Bir karış dahi kaybedecek toprağın olmadığını vurgulayan Bayraktar, şöyle devam etti:
“Gıda teminatı için toprağın olmazsa olmaz olduğu şuurunu bütün toplumda birebir seviyede oluşturmak ve bu şuurla topraklarımıza sahip çıkmak zorundayız. Topraklarımızı koruyabilir, üretim yapabilecek çiftçiyi tarlada tutabilirsek, bu krizlerden çok daha az etkileneceğimiz ortadadır. Ülkemizde her yıl binlerce dekar verimli birinci ve ikinci sınıf tarım toprağı, çeşitli sebepler nedeniyle elden çıkıyor.

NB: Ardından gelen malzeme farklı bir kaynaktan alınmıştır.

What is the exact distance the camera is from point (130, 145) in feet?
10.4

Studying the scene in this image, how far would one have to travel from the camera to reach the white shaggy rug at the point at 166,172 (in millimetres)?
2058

Kara yollarını ve kentlerin gelişimini projelendirirken, verimli tarım toprakları yerine tarıma elverişli olmayan, daha verimsiz toprakların kullanılmasına ihtimam gösterilmeli.”
Alternatif marjinal tarım yerleri mevcutken, verimli tarım topraklarını tarım dışı hedeflerle kullanmanın büyük bir savurganlık olduğunun altını çizer Bayraktar, birinci sınıf sulamaya uygun tarım topraklarının imara açılmasına asla müsaade verilmemesi, bu toprakların üzerine sanayi tesisleri, kentler kurulmaması gerektiğini belirtti.
Büyükşehir belediyelerine de tarıma kaynak ayırmaları davetinde bulunan Bayraktar, Valilikler ve büyükşehir belediyelerinin verimli tarım yerlerinin korunması konusunda hassas hareket etmelerinin değerini vurguladı.
Meraların tespit, tahdit, tahsis ve ıslah çalışmalarının da süratle tamamlanması ve emel dışı kullanımının önlenmesi gerektiğini kaydeden Bayraktar, şunları söyledi: “Toprak Muhafaza konseyleri verimli toprakları korumak için faal çalıştırılmalı. Besin krizinin tesirlerini her geçen gün daha fazla yaşadığımız bugünlerde, sit alanı kapsamında müdafaa altına alınmayan hiçbir ovamızın kalmamasını istiyoruz. Bu topraklar evlatlarımıza bırakacağımız en kıymetli miras olacaktır. Toprağımızın değerinin herkesçe çok güzel bilindiği, toprağı yönetenlerden kullanana kadar her kısmın ona hürmet duyarak hareket edeceği günler temennisiyle Toprak Bayramı’nızı kutluyorum.”